Autocrackty • 3 April 2008

There is this shadow economy of bodyworkers ashtangis tend to use to fix the pains and misalignments we create in ourselves with practice. I do love to be touched and pretty much think of bodywork as the best entertainment that exists. No amount of adjusting, manipulation, palpation or deep pressure is too much provided the provider is in the 30% of humans who are intelligent with that stuff. (Yeah make your wisecracks—what are you, one of the people who don't like to be touched? That's another topic for another day.)

Being without bodywork resources for a good while and yet more sensitive than ever to the “ailments” that rolfing, acupuncture or garden variety massage would “fix,” I’ve been thinking about self-reliance and closing the loop of practice.

Recursiveness?

Which brings me to my T-8. One of the toughest vertebra to move, and mine is itchy to sublax left. This is ever since my sacrum shifted twelve months and a day ago. There’s a slight leftward rotation in the holy bone, and a way this triggers the Q-L and some erector spinae, and lets the T-8 slide at the most sensitive times.

Then it stays out for like three weeks while the standing poses rather inefficiently coax it back in.

Unless!

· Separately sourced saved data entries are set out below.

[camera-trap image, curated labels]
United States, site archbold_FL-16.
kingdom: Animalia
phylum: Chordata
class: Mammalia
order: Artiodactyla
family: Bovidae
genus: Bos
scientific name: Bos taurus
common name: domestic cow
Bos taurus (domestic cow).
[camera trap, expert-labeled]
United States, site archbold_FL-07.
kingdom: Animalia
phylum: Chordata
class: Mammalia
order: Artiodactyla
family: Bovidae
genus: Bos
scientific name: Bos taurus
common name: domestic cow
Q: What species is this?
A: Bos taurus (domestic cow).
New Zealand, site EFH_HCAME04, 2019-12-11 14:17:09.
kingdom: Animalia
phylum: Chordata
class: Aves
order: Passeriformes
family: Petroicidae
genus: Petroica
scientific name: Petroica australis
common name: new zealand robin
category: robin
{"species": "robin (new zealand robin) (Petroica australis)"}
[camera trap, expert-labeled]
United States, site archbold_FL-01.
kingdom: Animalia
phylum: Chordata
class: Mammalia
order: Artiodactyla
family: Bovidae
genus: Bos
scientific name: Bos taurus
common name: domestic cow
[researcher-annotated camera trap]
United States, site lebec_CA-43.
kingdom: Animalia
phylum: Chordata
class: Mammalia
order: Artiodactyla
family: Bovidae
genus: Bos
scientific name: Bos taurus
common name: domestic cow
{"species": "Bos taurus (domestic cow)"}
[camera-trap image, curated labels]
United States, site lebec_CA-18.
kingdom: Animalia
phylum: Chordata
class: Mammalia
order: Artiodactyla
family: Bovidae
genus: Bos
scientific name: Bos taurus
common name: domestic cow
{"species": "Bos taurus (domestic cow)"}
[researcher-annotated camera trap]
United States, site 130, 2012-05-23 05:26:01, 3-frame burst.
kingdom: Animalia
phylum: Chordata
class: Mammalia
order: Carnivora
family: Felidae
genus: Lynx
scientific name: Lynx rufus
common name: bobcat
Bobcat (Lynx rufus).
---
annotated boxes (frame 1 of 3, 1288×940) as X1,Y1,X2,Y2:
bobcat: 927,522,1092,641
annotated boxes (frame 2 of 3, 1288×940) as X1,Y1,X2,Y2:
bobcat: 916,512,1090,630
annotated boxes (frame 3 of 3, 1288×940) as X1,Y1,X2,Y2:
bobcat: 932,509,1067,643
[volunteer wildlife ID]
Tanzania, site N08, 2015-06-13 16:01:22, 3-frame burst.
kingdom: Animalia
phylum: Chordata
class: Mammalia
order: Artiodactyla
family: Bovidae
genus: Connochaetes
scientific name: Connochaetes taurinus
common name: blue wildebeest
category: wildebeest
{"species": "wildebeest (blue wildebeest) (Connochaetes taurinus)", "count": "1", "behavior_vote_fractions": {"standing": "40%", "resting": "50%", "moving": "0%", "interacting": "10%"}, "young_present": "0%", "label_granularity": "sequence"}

Unless I’ve discovered I practice the standing postures COLD. Anything where the hips are square and the spine rotates is a candidate: paivritta triko, paivritta parsvo, arda matsy are the best I have found. Check it out.

I've been taking paiv-parsvo cold at the oddest times lately, keeping the T-8 in its place. Very exciting to find I can, to a degree, be my own chiropractor on this one.

I prefer having it done for me. But like the ideal and the availability of doing it myself.